• **Task prompt**: Quote the material below verbatim, line for line.

Entries drawn from a collection:
::::::::::
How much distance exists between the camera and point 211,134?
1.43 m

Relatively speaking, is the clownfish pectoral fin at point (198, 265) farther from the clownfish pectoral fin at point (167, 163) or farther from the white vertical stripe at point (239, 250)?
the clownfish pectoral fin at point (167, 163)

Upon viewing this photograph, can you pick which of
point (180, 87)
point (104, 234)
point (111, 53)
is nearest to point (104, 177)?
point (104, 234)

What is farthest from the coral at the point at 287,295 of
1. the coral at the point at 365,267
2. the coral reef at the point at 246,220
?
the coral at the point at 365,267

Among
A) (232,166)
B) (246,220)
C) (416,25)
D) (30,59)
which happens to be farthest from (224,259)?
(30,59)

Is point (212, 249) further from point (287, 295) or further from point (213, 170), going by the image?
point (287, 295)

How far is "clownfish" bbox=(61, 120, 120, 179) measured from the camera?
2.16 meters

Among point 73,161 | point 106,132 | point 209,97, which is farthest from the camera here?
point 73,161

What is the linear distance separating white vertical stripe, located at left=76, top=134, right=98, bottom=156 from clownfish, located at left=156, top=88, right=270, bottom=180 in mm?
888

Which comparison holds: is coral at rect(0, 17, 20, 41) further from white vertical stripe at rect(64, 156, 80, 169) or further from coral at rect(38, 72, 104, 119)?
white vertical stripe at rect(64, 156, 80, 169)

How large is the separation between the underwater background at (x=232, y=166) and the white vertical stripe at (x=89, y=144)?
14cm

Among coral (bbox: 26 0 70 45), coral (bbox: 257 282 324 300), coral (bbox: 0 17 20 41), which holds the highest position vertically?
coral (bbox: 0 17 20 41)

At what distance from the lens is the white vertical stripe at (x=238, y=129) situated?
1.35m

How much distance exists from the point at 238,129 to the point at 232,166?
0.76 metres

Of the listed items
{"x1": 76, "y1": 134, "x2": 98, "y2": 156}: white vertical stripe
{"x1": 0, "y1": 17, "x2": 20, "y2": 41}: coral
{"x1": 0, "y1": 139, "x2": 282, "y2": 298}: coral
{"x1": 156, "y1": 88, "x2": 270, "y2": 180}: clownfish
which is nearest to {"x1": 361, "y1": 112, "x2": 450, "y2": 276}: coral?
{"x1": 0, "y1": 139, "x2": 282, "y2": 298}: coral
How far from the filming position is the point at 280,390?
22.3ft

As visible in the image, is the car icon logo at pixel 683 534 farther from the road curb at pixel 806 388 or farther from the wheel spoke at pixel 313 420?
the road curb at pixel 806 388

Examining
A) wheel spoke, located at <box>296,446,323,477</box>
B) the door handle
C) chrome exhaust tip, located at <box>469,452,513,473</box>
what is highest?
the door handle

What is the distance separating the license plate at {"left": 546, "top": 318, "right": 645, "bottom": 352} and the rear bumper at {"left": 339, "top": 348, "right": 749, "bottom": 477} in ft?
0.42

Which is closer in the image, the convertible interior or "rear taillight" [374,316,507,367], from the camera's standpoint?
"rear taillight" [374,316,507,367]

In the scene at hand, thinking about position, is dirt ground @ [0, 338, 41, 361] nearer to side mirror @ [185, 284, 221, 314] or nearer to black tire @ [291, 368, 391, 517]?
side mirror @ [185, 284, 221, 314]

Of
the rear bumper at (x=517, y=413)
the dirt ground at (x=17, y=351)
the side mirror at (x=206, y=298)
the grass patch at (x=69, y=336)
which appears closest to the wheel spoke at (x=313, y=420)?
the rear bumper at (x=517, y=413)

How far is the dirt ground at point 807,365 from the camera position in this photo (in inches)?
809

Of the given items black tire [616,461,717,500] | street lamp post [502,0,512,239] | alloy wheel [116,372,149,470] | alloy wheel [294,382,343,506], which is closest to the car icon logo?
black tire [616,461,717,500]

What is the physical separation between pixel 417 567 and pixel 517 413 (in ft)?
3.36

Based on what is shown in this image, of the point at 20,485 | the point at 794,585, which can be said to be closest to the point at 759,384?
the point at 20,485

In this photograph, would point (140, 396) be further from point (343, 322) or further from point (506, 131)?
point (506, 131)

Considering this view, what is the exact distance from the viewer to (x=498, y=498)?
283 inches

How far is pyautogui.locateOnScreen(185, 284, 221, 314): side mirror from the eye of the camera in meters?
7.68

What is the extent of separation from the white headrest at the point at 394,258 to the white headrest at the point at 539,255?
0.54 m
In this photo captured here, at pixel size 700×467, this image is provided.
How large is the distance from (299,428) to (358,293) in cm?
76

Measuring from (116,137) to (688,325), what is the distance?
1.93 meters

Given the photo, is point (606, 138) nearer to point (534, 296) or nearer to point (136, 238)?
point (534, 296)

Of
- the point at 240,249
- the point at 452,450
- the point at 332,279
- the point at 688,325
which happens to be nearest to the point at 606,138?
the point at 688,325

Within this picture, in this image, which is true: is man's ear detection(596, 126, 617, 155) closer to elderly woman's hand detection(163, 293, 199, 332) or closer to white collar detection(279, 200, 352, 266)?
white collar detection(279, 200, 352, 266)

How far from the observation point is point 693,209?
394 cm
::::::::::
• **Result**:
How much distance exists between the camera and point 211,134?
1.43 m

Relatively speaking, is the clownfish pectoral fin at point (198, 265) farther from the clownfish pectoral fin at point (167, 163) or farther from the white vertical stripe at point (239, 250)?
the clownfish pectoral fin at point (167, 163)

Upon viewing this photograph, can you pick which of
point (180, 87)
point (104, 234)
point (111, 53)
is nearest to point (104, 177)?
point (104, 234)

What is farthest from the coral at the point at 287,295 of
1. the coral at the point at 365,267
2. the coral reef at the point at 246,220
?
the coral at the point at 365,267

Among
A) (232,166)
B) (246,220)
C) (416,25)
D) (30,59)
which happens to be farthest from (224,259)?
(30,59)

Is point (212, 249) further from point (287, 295) or further from point (213, 170), going by the image?
point (287, 295)

How far is "clownfish" bbox=(61, 120, 120, 179) measured from the camera?
2.16 meters

Among point 73,161 | point 106,132 | point 209,97, which is farthest from the camera here?
point 73,161

What is the linear distance separating white vertical stripe, located at left=76, top=134, right=98, bottom=156 from clownfish, located at left=156, top=88, right=270, bottom=180 in mm?
888

Which comparison holds: is coral at rect(0, 17, 20, 41) further from white vertical stripe at rect(64, 156, 80, 169) or further from coral at rect(38, 72, 104, 119)?
white vertical stripe at rect(64, 156, 80, 169)

How large is the separation between the underwater background at (x=232, y=166) and the white vertical stripe at (x=89, y=144)?
14cm

Among coral (bbox: 26 0 70 45), coral (bbox: 257 282 324 300), coral (bbox: 0 17 20 41), which holds the highest position vertically?
coral (bbox: 0 17 20 41)

At what distance from the lens is the white vertical stripe at (x=238, y=129) situated?
1.35m

How much distance exists from the point at 238,129 to the point at 232,166?
0.76 metres

Of the listed items
{"x1": 76, "y1": 134, "x2": 98, "y2": 156}: white vertical stripe
{"x1": 0, "y1": 17, "x2": 20, "y2": 41}: coral
{"x1": 0, "y1": 139, "x2": 282, "y2": 298}: coral
{"x1": 156, "y1": 88, "x2": 270, "y2": 180}: clownfish
which is nearest to {"x1": 361, "y1": 112, "x2": 450, "y2": 276}: coral?
{"x1": 0, "y1": 139, "x2": 282, "y2": 298}: coral
How far from the filming position is the point at 280,390?
22.3ft

As visible in the image, is the car icon logo at pixel 683 534 farther from the road curb at pixel 806 388 or farther from the wheel spoke at pixel 313 420?
the road curb at pixel 806 388

Examining
A) wheel spoke, located at <box>296,446,323,477</box>
B) the door handle
C) chrome exhaust tip, located at <box>469,452,513,473</box>
what is highest?
the door handle

What is the distance separating the license plate at {"left": 546, "top": 318, "right": 645, "bottom": 352} and the rear bumper at {"left": 339, "top": 348, "right": 749, "bottom": 477} in ft?
0.42

Which is closer in the image, the convertible interior or "rear taillight" [374,316,507,367], from the camera's standpoint?
"rear taillight" [374,316,507,367]

In the scene at hand, thinking about position, is dirt ground @ [0, 338, 41, 361] nearer to side mirror @ [185, 284, 221, 314] or nearer to black tire @ [291, 368, 391, 517]?
side mirror @ [185, 284, 221, 314]

Of
the rear bumper at (x=517, y=413)
the dirt ground at (x=17, y=351)
the side mirror at (x=206, y=298)
the grass patch at (x=69, y=336)
which appears closest to the wheel spoke at (x=313, y=420)?
the rear bumper at (x=517, y=413)

How far is the dirt ground at point 807,365 from the camera position in this photo (in inches)?
809

Of the given items black tire [616,461,717,500] | street lamp post [502,0,512,239] | alloy wheel [116,372,149,470] | alloy wheel [294,382,343,506], which is closest to the car icon logo?
black tire [616,461,717,500]

What is the physical separation between pixel 417 567 and pixel 517 413 (in ft)?
3.36

Based on what is shown in this image, of the point at 20,485 | the point at 794,585, which can be said to be closest to the point at 759,384?
the point at 20,485

In this photograph, would point (140, 396) be further from point (343, 322) or further from point (506, 131)?
point (506, 131)

Considering this view, what is the exact distance from the viewer to (x=498, y=498)?
283 inches

How far is pyautogui.locateOnScreen(185, 284, 221, 314): side mirror from the eye of the camera in meters?
7.68

What is the extent of separation from the white headrest at the point at 394,258 to the white headrest at the point at 539,255?
0.54 m
In this photo captured here, at pixel size 700×467, this image is provided.
How large is the distance from (299,428) to (358,293) in cm?
76

Measuring from (116,137) to (688,325), what is the distance?
1.93 meters

Given the photo, is point (606, 138) nearer to point (534, 296) or nearer to point (136, 238)?
point (534, 296)

Of
- the point at 240,249
- the point at 452,450
- the point at 332,279
- the point at 688,325
which happens to be nearest to the point at 606,138?
the point at 688,325

Within this picture, in this image, which is true: is man's ear detection(596, 126, 617, 155) closer to elderly woman's hand detection(163, 293, 199, 332) or closer to white collar detection(279, 200, 352, 266)?
white collar detection(279, 200, 352, 266)

How far from the observation point is point 693,209?
394 cm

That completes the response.